Сегодня была особенная ночь. Особенно прекрасная...как наши самые первые ночи, давно забытые и забитые ссорами и обидами. Такая же долгая и бессонная. И я, как и тогда, в самом начале, не спал, шептал тебе приятные слова на ушко, любовался тобой, как старый седой скульптор c бородкой в стиле "balbo" любуется своим шедевром, на который потратил лучшие годы своей жизни. Ты - мой шедевр, а я твой создатель, творец.

   Я приношу тебе ледяной чай с одной ложечкой сахара в постель и корочку белого хлеба с джемом со вкусом абрикоса, всё как ты любишь. Но посметь разбудить тебя я не могу и никогда не мог, сейчас тем более. Я просто ложусь рядом и медленно спускаю одеяло с твоего тела, постепенно обнажая его.
Твоя кожа бледная, но не такая бледная, как у больного человека, а бледная как у куклы, у фарфоровой куклы. Твоё личико напоминает уснувшего кролика, твои губки, немного посиневшие, как всегда свернулись слегка в трубочку, но только сейчас ты не пощёлкиваешь зубками как обычно, когда спишь. Глаза плотно закрыты и эти ямочки у губ... Эти соблазнительные чертовки-ямочки от частых улыбок, от частого смеха. Я провожу рукой по твоей щеке, мягкой и гладкой. Твоя кожа шепчет прекрасные стихи, ты всегда была холодной, а я наоборот горячий...Инь и Ян. Но сегодня ты холоднее чем обычно, ничего, скоро я согрею тебя.
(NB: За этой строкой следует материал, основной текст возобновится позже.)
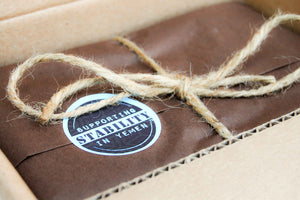 closeup of string and stability logo on gift-wrapped coffee bag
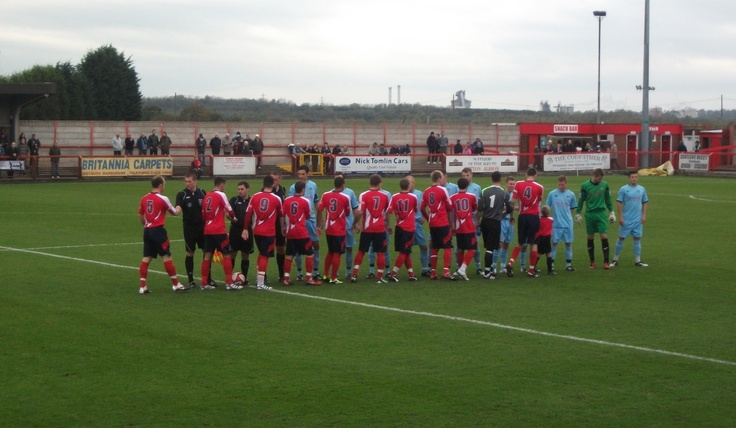 Witton Albion and Barrow players shake hands before their FA Cup 4th Qualifying Round match (Wincham Park 2011)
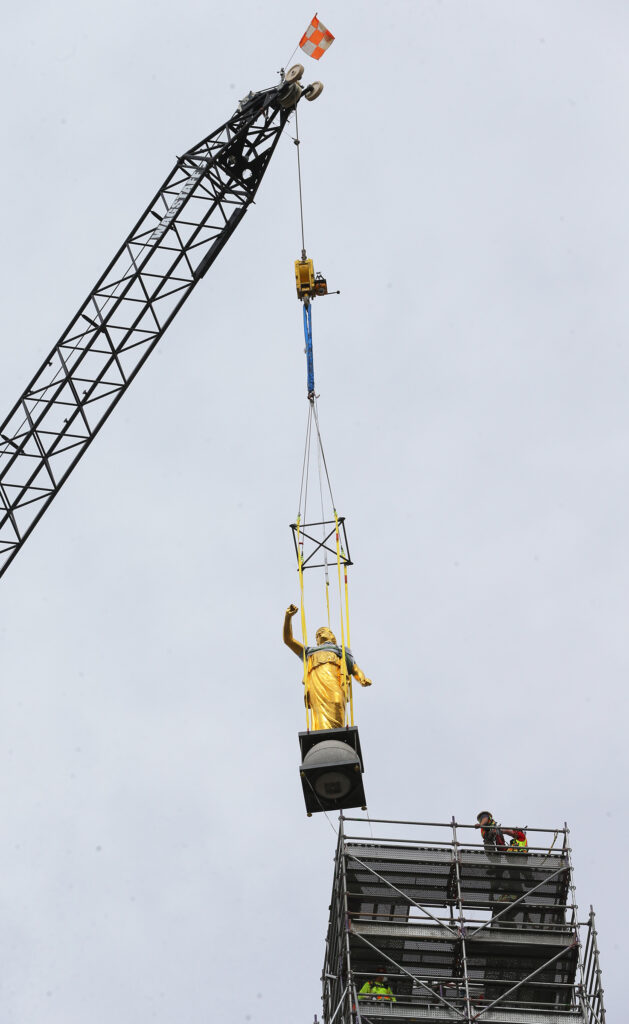 Workers from Jacobsen Construction remove the Angel Moroni statue from the Salt Lake Temple of The Church of Jesus Christ of Latter-day Saints in Salt Lake City on Monday, May 18, 2020.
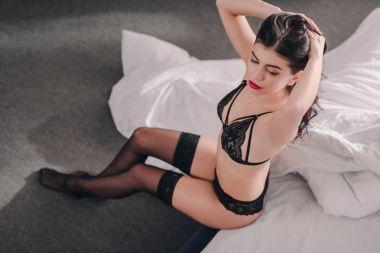 girl in black lingerie and stockings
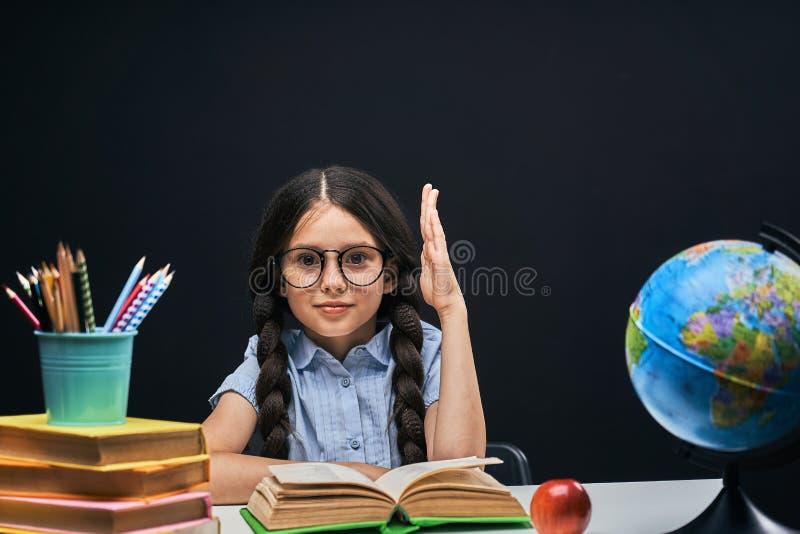 Blije meisjezitting bij de lijst met potloden en boekenhandboeken Gelukkige kindleerling die thuiswerk doen bij de lijst royalty-vrije stock foto's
Рукой я спускаюсь по твоей шее и целую её слегка покусывая, еле-еле прикасаясь кончиком языка. Кожа твоя до сих пор пахнет серебряным "Aquamania". Ты всегда пахнешь этими духами...немного дерзкими, но головокружительными до одури. Я целую твоё плечо и спускаюсь ниже к кистям. Погоди-ка?! Вуф. Мне показалось ты проснулась, когда я поцеловал твой ореол родинок на запястии. И вправду, только показалось.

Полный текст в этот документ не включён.